[Passage shown]
— begin —

Thus even if prices fall due to higher production or lower demand, SWN’s core assets are among the most likely to continue producing and to be developed.

Rystad Energy, a leading global source of energy data and a consultant on energy matters, has projected energy commodity demand at various prices under various climate-change scenarios, including:

  • The IEA’s 450 Scenario
  • The IEA’s New Policies Scenario
  • The IEA’s 66% 2°C Scenario
  • The IEA’s 66% 2°C Scenario adjusted for lower methane emission levels due to changed processes in producing, transporting and consuming natural gas

Rystad Energy also tracks information on producers such as SWN, computing costs and comparing them to its projection of demand and the impact of the scenarios above. As the following chart shows, the weighted average cost of producing SWN’s reserves – which Rystad defines substantially the same as the SEC except for future price and cost assumptions and including the reserves from all our producing areas – is well within even the IEA’s stringent 66% 2°C carbon budget and thus are likely to be produced.

Scenario analysis can be a valuable risk management tool to assess potential future risks and opportunities under specific sets of assumptions. But there are numerous pathways to achieve the 2°C goals, and the oil and gas industry has shown continued ability to adapt and implement new technologies to unlock new resources while minimizing its carbon footprint. Hence, these scenario analyses are not predictions of what will happen but merely a mathematical projection of potential outcomes of the current portfolio under specified assumptions. As with any projection of future outcomes, what actually happens may differ, and perhaps dramatically.  

SWN Weighted Average Cost of Supply vs. U.S. Supply Curve in Various Scenarios

SWN Weighted Average Cost of Supply vs U.S. Supply Curve in Various Scenarios

Of the scenarios described, only the 66% 2°C adjusted for low methane takes into account changes in production, transportation and combustion designed to limit emissions. As the figure above shows, these steps can unlock significant additional demand for natural gas. As the IEA recently reported, “Implementing these measures in the New Policies Scenario would have the same impact on reducing the average global surface temperature rise in 2100 as shutting all existing coal-fired power plants in China.”8  SWN has been an early adopter and innovator in reducing emissions from our operations and encourages downstream sectors to do the same.

SWN Is Not Likely to Spend Capital on Assets That Will Be “Stranded”

When making an investment in new wells or reserves, an oil and gas company such as SWN must consider whether it will be able to recover the capital it deploys, in light of a host of factors, including new regulations and policies such as those designed to limit climate change. Capital conceivably could become “stranded” if policies shift after a company has made large capital investments that must be recovered over decades – e.g., transportation and processing infrastructure or massive-scale projects requiring long lead times, such as large non-U.S. or offshore projects.

— end —

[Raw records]

— begin —

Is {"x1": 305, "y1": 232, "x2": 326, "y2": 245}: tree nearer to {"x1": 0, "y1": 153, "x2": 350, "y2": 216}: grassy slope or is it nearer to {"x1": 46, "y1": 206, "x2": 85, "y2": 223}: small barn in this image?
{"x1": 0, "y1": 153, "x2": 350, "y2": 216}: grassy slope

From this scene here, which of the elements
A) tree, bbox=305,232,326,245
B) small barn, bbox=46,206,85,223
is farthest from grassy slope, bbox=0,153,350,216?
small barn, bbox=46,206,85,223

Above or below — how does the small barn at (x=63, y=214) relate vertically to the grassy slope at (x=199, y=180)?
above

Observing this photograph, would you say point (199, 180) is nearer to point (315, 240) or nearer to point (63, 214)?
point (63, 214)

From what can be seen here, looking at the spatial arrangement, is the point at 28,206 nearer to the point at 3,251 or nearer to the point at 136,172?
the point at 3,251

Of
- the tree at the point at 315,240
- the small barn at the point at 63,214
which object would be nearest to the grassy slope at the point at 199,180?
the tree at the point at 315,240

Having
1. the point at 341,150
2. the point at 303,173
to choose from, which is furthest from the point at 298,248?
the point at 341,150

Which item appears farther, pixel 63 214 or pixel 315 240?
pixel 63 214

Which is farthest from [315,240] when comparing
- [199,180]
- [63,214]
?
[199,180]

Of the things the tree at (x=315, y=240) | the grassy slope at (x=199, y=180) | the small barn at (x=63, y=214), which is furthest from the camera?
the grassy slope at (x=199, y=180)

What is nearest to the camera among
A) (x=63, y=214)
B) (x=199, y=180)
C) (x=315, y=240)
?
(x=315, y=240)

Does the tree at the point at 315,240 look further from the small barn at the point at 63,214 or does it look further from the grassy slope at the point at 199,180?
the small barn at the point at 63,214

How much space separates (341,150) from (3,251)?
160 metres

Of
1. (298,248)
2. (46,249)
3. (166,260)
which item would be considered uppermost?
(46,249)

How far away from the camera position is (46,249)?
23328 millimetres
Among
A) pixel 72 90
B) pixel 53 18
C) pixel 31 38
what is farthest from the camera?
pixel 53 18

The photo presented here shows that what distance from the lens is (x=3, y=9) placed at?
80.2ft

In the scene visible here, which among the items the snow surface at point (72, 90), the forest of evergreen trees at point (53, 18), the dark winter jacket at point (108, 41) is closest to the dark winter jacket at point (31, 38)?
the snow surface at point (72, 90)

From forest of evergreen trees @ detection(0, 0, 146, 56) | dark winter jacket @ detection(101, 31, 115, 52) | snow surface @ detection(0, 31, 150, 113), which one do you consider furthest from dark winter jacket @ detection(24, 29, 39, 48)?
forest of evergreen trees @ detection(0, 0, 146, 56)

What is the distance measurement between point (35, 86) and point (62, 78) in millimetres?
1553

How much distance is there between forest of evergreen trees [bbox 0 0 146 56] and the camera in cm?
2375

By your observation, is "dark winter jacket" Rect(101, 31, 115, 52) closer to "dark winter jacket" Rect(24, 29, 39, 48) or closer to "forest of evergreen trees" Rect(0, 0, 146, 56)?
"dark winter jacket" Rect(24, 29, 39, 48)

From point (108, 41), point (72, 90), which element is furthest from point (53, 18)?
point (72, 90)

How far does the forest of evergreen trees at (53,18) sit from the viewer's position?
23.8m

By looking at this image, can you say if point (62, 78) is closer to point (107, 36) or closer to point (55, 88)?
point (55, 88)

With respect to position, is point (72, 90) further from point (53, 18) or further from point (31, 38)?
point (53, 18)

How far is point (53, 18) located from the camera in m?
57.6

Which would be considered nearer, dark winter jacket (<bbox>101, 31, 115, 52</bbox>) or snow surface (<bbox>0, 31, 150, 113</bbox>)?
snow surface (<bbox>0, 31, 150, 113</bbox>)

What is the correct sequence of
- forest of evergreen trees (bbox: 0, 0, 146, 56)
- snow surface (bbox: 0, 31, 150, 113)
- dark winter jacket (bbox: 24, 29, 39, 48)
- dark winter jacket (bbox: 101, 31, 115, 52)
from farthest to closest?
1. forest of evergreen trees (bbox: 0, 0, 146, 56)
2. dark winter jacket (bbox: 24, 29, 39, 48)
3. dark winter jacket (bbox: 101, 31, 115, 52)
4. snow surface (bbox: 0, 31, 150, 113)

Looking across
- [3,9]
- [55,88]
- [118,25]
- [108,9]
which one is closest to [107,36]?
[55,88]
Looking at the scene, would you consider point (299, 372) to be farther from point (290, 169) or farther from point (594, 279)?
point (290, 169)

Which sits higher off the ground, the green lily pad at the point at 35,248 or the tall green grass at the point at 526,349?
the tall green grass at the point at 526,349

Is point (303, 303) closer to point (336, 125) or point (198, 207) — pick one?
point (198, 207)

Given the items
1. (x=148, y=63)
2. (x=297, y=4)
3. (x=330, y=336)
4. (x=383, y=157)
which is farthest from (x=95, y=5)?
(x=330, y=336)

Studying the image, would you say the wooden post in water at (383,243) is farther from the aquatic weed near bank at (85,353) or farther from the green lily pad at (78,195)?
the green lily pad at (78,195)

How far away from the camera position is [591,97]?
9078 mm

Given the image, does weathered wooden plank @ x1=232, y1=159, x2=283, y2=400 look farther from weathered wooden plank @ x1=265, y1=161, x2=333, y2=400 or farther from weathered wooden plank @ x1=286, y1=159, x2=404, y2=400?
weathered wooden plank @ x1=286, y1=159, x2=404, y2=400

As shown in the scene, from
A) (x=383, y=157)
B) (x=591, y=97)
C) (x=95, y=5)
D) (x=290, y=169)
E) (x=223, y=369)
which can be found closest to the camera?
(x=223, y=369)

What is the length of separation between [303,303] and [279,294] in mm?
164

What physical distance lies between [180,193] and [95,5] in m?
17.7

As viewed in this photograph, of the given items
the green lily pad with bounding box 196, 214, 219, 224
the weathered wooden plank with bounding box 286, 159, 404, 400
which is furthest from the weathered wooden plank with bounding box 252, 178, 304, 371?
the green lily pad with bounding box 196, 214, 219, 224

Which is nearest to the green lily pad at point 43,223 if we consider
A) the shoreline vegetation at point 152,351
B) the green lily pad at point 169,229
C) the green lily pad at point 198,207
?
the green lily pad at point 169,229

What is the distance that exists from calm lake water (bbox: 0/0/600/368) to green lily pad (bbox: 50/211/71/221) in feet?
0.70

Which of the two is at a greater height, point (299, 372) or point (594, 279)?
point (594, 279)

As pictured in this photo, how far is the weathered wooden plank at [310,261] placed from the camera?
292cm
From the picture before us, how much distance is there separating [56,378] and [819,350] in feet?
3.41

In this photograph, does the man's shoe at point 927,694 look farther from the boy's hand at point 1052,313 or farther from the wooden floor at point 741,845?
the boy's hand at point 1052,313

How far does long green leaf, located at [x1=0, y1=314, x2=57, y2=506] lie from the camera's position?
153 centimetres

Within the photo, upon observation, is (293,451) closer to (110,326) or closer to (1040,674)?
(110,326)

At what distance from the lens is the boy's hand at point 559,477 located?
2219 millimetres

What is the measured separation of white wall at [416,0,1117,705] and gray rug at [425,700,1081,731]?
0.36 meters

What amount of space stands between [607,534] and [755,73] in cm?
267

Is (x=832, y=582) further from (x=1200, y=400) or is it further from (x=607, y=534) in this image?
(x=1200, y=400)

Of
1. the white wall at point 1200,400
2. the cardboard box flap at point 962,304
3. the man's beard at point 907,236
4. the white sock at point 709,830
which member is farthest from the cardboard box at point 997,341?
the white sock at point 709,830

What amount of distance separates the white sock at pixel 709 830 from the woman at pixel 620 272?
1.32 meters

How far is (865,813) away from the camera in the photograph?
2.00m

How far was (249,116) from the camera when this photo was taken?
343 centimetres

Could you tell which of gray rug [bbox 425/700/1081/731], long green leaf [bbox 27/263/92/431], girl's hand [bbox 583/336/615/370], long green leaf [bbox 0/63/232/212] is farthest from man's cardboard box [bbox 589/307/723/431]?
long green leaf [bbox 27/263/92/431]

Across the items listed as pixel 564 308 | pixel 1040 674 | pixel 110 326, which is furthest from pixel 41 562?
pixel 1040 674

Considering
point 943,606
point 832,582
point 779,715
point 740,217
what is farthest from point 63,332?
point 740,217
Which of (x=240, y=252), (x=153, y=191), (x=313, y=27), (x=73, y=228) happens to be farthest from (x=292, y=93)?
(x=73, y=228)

— end —

[Task to carry out] Translate this sentence from the passage on SWN and climate scenarios into Spanish: "Scenario analysis can be a valuable risk management tool to assess potential future risks and opportunities under specific sets of assumptions."

[Solution] El análisis de escenarios puede ser una valiosa herramienta de gestión de riesgos para evaluar posibles riesgos y oportunidades futuros bajo conjuntos específicos de supuestos.